Archaeologists from the University of Lodz have discovered ceramic urns at a Przeworsk culture cemetery near Kutno in Lodz Province, Poland.
The Przeworsk culture emerged in the 3rd century BC during Poland’s Iron Age. The culture takes its name from the town of Przeworsk and was an amalgam of a series of localised cultures that merged into a distinct culture.
The decline of the culture in the late 5th century aligns with the Hunnic invasions. Additional contributing factors may have included a social crisis triggered by the collapse of the Roman world and the disruption of trade networks it sustained with neighbouring peoples.
Excavations directed by Dr. Wojciech Rutkowski and Irena Podolska-Rutkowska from the Institute of Archaeology at the University of Lodz have uncovered both pit and urn burials at a Przeworsk culture cemetery first identified in 1911.

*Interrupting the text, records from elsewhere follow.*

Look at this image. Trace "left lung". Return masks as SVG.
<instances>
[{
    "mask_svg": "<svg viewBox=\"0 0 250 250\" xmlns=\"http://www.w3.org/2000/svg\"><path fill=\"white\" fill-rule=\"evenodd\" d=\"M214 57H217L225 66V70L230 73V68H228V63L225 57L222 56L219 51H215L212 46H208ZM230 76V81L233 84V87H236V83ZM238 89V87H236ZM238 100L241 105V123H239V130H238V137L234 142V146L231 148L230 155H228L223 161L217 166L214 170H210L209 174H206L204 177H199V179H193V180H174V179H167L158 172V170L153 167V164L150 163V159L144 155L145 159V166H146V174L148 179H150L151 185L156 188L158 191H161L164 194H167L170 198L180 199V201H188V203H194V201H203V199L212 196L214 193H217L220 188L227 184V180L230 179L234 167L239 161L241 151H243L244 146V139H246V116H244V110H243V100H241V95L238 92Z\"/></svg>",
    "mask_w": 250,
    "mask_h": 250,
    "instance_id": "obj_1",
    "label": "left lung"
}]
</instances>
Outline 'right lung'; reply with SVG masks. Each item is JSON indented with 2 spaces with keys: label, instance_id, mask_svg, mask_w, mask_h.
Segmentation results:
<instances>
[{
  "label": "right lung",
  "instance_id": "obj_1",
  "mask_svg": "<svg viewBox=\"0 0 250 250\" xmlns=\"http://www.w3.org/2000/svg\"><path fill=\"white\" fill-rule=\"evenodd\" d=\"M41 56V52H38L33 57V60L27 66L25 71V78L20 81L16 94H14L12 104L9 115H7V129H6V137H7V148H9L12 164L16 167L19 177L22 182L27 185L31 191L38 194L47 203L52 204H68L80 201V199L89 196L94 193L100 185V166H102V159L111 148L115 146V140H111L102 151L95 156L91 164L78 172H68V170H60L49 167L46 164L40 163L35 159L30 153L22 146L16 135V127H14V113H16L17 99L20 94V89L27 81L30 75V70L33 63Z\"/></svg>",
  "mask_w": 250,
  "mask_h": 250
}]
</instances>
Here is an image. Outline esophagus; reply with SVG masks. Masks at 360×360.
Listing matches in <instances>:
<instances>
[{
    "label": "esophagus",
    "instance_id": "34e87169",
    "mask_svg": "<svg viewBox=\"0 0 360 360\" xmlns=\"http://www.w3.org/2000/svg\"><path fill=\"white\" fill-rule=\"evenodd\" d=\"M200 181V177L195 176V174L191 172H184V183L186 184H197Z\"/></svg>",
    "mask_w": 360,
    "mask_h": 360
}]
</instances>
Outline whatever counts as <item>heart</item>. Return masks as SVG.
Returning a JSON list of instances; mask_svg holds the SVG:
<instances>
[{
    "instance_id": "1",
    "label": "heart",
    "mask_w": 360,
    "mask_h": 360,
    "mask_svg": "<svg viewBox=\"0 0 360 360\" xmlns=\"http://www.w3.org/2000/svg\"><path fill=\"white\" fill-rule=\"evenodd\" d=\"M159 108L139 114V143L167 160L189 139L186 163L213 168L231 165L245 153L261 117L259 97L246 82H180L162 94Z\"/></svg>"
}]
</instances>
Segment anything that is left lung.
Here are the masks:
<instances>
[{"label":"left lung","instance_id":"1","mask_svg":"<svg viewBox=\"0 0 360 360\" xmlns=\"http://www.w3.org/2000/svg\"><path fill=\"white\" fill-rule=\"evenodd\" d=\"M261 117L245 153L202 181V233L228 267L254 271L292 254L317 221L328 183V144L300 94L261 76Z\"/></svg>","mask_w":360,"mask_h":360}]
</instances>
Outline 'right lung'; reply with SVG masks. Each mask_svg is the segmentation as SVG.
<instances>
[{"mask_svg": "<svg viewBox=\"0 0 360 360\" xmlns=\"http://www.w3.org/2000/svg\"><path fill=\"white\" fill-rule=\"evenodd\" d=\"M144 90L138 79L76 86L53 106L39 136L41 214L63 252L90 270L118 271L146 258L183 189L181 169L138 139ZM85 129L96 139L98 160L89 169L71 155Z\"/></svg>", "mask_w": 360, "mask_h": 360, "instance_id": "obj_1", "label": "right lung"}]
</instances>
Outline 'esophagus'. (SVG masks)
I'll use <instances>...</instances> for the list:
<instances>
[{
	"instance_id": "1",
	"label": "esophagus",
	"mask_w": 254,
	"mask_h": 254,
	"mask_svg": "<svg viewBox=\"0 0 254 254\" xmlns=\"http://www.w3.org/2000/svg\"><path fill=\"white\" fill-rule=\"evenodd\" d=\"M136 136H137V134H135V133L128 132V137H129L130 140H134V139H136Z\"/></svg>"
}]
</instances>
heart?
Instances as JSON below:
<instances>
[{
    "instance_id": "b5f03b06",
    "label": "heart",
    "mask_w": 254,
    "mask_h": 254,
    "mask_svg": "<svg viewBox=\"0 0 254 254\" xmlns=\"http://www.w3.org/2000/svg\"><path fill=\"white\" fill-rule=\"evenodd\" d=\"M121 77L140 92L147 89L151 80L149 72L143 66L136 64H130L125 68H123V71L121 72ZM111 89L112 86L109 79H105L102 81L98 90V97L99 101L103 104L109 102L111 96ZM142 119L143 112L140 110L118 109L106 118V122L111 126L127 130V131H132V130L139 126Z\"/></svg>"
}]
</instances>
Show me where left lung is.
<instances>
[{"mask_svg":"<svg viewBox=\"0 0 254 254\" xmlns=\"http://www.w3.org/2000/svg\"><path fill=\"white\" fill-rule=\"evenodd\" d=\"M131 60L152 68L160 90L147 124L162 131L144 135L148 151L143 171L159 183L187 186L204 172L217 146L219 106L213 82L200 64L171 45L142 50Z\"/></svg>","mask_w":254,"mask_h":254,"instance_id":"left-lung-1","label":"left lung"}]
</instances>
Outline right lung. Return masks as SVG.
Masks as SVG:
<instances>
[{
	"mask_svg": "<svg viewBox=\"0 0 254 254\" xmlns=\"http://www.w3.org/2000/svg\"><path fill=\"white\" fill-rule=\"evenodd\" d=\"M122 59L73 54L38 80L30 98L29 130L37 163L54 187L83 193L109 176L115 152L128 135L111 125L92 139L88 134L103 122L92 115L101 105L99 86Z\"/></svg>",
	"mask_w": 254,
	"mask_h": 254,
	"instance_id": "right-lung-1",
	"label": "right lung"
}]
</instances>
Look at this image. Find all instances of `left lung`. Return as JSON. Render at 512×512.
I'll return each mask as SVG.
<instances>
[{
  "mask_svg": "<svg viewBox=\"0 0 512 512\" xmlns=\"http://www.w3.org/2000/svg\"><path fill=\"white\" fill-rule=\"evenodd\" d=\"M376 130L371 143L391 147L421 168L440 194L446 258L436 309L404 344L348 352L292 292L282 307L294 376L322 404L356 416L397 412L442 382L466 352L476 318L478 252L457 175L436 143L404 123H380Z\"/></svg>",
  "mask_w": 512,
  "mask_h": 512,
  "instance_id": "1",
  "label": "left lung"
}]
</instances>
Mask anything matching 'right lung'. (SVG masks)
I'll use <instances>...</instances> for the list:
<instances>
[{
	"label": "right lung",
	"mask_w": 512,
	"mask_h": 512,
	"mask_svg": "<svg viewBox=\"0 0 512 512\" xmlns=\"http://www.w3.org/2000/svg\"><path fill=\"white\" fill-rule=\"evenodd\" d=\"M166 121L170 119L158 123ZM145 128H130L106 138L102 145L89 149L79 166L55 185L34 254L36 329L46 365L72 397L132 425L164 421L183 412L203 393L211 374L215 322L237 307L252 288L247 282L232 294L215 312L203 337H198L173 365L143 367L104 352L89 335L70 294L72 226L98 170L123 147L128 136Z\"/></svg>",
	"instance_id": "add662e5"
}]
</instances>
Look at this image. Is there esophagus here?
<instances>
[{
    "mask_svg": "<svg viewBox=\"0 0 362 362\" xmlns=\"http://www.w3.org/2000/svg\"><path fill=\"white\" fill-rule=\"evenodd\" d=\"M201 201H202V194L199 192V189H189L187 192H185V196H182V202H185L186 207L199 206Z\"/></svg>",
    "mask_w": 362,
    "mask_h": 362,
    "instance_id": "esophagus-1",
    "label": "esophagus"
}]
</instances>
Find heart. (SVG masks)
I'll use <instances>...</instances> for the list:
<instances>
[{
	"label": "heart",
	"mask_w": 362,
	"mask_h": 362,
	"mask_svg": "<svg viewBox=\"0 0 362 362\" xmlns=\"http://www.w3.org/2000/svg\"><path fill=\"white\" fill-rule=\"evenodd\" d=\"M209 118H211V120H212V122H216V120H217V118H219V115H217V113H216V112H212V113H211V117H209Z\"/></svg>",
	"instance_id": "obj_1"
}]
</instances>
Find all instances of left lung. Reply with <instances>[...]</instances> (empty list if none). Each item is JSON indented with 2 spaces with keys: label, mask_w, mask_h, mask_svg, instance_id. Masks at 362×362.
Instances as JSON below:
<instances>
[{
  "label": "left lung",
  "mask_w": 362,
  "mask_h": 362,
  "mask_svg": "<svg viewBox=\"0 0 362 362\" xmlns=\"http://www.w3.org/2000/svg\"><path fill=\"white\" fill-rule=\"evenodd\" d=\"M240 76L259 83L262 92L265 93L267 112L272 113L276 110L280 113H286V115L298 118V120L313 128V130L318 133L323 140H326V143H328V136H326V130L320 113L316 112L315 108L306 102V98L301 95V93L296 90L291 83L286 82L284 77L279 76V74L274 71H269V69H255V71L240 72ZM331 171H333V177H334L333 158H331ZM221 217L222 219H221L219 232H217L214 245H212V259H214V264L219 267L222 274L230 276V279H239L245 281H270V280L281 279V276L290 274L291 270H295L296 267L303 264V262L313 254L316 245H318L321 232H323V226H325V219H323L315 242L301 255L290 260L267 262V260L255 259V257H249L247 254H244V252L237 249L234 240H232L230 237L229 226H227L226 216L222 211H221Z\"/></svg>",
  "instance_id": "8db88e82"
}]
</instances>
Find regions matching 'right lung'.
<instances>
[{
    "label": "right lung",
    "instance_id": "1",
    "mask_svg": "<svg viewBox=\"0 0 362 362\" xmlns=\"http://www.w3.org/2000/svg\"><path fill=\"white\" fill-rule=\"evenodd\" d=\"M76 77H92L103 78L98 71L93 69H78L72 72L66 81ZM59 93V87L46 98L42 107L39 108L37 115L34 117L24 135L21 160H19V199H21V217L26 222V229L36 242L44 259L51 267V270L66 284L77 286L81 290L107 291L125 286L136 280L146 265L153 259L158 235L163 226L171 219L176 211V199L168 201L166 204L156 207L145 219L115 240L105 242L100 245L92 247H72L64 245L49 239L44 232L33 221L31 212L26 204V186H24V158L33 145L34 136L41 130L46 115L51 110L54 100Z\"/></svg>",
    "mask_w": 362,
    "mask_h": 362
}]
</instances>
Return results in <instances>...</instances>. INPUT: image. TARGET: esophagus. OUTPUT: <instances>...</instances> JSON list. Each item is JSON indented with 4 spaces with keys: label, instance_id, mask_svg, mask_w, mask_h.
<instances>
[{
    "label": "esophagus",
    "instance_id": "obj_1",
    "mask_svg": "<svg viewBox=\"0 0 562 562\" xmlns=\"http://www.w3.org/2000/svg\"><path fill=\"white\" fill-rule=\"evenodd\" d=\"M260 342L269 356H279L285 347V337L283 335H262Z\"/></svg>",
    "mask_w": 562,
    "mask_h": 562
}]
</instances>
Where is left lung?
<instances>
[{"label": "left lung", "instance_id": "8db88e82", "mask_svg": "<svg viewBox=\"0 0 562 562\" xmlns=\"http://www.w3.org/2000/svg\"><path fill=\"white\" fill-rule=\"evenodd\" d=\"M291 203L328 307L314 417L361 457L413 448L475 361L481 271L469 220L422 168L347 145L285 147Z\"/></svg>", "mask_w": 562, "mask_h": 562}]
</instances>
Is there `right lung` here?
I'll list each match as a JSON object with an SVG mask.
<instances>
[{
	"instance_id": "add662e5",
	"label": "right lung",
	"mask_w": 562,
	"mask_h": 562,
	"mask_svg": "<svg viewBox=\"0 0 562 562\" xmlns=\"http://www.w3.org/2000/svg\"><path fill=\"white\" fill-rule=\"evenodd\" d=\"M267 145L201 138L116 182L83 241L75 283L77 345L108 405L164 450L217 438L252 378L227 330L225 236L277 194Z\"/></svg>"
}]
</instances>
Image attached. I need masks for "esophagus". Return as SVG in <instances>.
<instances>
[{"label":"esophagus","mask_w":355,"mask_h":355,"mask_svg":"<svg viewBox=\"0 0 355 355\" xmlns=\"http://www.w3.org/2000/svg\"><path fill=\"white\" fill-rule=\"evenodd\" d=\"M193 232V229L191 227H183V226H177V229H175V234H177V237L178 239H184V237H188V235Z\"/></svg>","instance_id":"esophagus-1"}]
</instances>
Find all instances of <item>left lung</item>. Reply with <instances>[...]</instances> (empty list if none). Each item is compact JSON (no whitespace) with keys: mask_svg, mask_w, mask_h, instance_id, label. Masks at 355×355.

The cemetery dates from the 2nd and 3rd centuries BC and contains a variety of cultural burial practices such as graves marked with bruczkas (small stones), in addition to graves marked by stone circles, a burial custom more commonly associated with the Wielbark culture of Pomerania.
Dr. Rutkowski said: “Some of the human skeletal remains left after burning on the funeral pyre are found in pits, and some in urns, or funeral urns. Both types of burials come from the same period and we are unable to say where this diversity in one cemetery comes from.”
Archaeologists also found funerary objects placed on the graves which are still in situ. Upon clearing away a few centimetres of surface material, they found artefacts such as clay cups, clothing, ceramics, combs, and pendants.